As Andrew Girdwood explained so eloquently many of the presentations at SMX Advanced (at least the ones I attended) fell short of the “Advanced” label but there were notable exceptions that more than made up for some of the overly basic or salesy presentations.
The stand out session was the Killer Facebook Tactics “show”. And “show” it really was. If you want a KPI for measuring the way a presentation is being recieved, then the number of times the door slams as people sneek into the auditorium after the presentation starts is a pretty good one. The word got out on Twitter and the room kept filling up.
Guy Levine set the tone with a fast moving humourous presentation that uploaded a huge number of tips in 11mins 38 seconds (his timing, not mine). It was the perfect compliment to what came later.
The sensible filling was provided by Marco Covsaro. But then came the conference’s unique duo.
With a charachter like Marty Weintraub you might feel that you wouldn’t have a chance of shining as a co-presenter. However Marty’s colleague Merry Morud more than held her own.
(Calm before the storm: the Facebook panel prepare)
Their talk was a call to action to take advantage of Facebook opportunities, delivered with pure comedy. Guy and Marty then provided one of the most informed Q&As of the show. The session is undoubtedly the one that will bring the biggest benefit to our clients (as much for the philosophy installed as for the tips)
Other highlights included the Ranking Factors in 2010 seminar, Link Building and various contributions from Mikkel deMib Svendsen. Barak Berkowitz’s keynote provided insightful thought to the way the web is going.
The greatest travesty of the event? Bringing Rand Fishkin over to the UK and only giving him 12 minutes.
Key Takeaways
We’ll compile a list of the best tips tomorrow but here are the key things that I am thinking about as a result of the Conference:
- Facebook is being underestimated as a marketing medium – Facebook data and Ads rock (oodles of tips here)
- Are 301s something to be avoided? (See Rob Kerry discussion)
- The need to investigate Mozenda (Sam Crocker’s top tip)
- Feel strangely guilty for this one: Making use of the YouTube Keyword Tool
- Spending more time with Yahoo! Analytics (mentioned a few times)

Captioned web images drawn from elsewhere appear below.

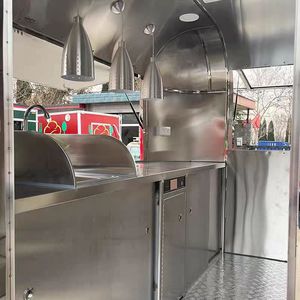 Camion de cosmétiques de concession de <span class=keywords><strong>salon</strong></span> de Belleza remorque alimentaire mobile camion de <span class=keywords><strong>salon</strong></span> de beauté mobile de service de cheveux à vendre - Product Image 6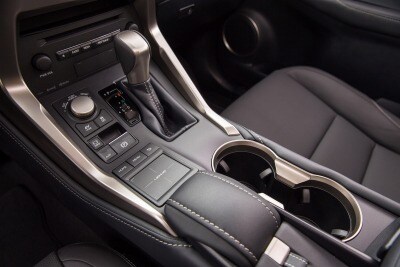 Lexus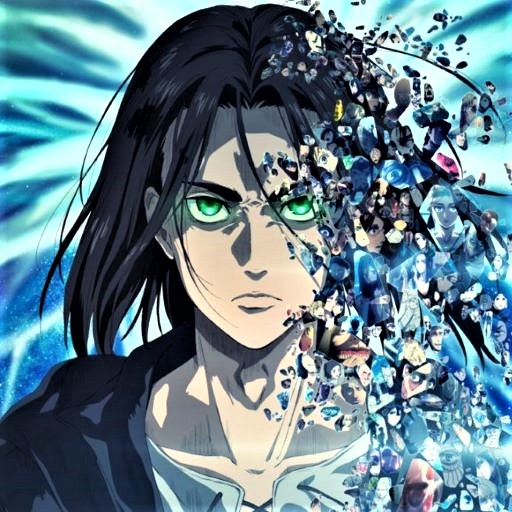 Attack on Titan 4 Wallpapers иконка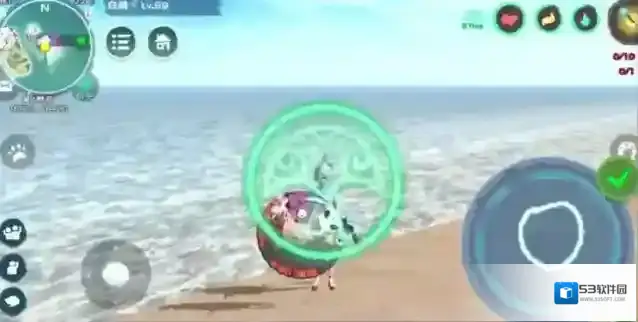 创造与魔法的魔法图案有哪些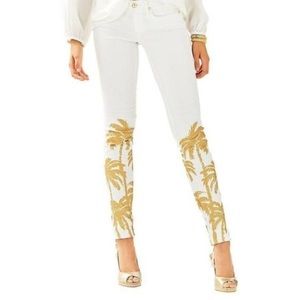 Lilly Pulitzer 🌴 South Ocean Skinny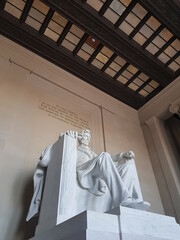 lincoln memorial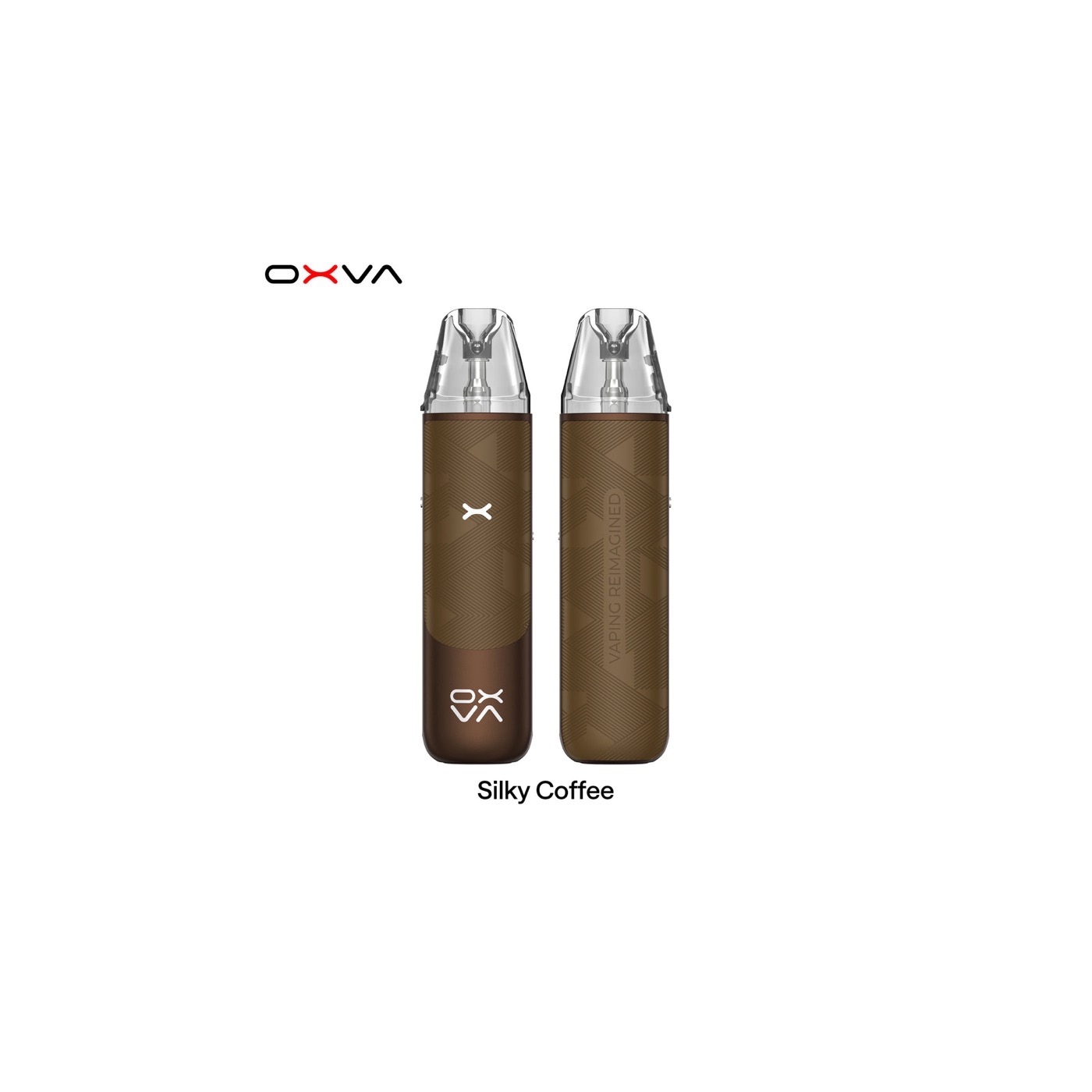 OXVA NeXLIM GO Pod Kit Silky Coffee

- Making use of Wolfram Alpha as a research tool and wait for their widget and API release. (Keynote notes)
- Jumping on the infographic band wagon. (as per Chris Bennet notes)
- Getting more scientific about SERP reputation management (MdM special)
- Taking website security more seriously
- Archiving Twitter data
- Being less sceptical about alt tags, more cynical about H1s, paying greater attention to Latent Dirichlet Allocation and loving home pages more. (Rand Fishkin Research)
(My complete notes from the two days are available here. I’m working my way through them bolding what I deem to be the best tips and will pull them altogether into a list in the morning)
If you were at SMX, what were your key take-aways?